Since being here, I’ve developed what can only be described as ‘a bit of a coffee addition’. I’ve fallen in love with what they call a ‘flat white,’ which is a small shot of espresso and a big cup of steamed milk. I usually add a dollop of honey to that and I’m good to just sit and drink it. Just talking about it now is making me want to go grab one. Alright, hang on a tick, I’m going.
Ok, back. So one other thing I really like about things here, is that cafes usually have different pricing for ‘eat-in’ vs ‘take-away,’ and there is no tipping anywhere. They actually pay the staff a good wage, charging the customer accordingly if they’re going to have to be minded and/or cleaned-up-after. That’s exactly the way I think it should be. Mr. Pink would be really happy here, had things worked out differently for him. Also, portions are smaller, and there are no refills on soft drinks. D doesn’t care much for the latter, but as one who rarely drinks more than one serving, I’m tired of paying for everyone else’s refills. Better for me is better all ‘round right?
Prices here in Cronulla (a perfectly cromulent name for a town) are a bit more manageable than those in downtown Sydney. I just paid $3.50 for a large takeaway flat white, which is what I’d imagine Starbucks in the states would charge. Meals out are still pretty spendy due to being right on the sea in tourist territory, but my knocking about during the day isn’t racking up quiet the cost that it would have were I doing it in Sydney. It’s a lot cooler here as well, and the crowds less crowdy. I’d gladly be exiled here by the British constabulary.
With that, I’ll bid you fare well for now. Next time: spiders.
Saturday, March 8. 2008
A couple brief things I keep forgetting about whilst recounting adventures:
I know there is much anticipation for my verdict re: ‘coreolis effect’ on toilets, but I don’t have much empirical evidence to report. All the toilets I’ve encountered are what I’ve dubbed “Chicago-style,” (deep dish) and don’t actually swirl much at all. A jet of water drops straight into the very deep bowl, and it all whooshes away without any perceivable rotation at all. I did encounter one in at a sushi restaurant last night that appeared to swirl ever-so-slightly clock-wise after the jet settled out, but I confess to forgetting to observe the rotation in the northern hemisphere; i’ve no idea whether this confirms what folklore purports or debunks it. What IS interesting, though, is the push-butto flush mechanism on all the toilets: each toilet has two flush buttons; one large and one small.

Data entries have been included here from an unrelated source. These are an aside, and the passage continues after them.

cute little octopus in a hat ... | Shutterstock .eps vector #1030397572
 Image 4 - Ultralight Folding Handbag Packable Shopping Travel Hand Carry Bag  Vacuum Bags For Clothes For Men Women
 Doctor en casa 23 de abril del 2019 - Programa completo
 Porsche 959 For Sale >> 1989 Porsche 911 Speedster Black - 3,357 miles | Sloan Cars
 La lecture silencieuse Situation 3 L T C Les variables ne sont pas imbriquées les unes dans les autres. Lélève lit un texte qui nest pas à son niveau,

This led me to believe that one is for ‘number one’ and the larger for ‘number two,” but having rpeatedly alternated betwixt the two on several different toilets (bloody Americans, don’t they know there’s a drought on?) I’ve not been able to tell the difference.
Our hotel has an ingenious power-saving device that I think needs to become standard at alll hotels: Upon entering your room, you side your special key fob into a receptacle near the door which then activates the lights and thermostat. As soon as one removes the key fob, everything shuts off. Since you need your key to get back in, this ensures that Americans can’t waste power unless they are IN the room.
Lastly, in lieu of mints on our pillows, our hotel leaves fortune cookies. Players of the ‘between the sheets/in bed’ fortne cookie game may be particularly amused by this.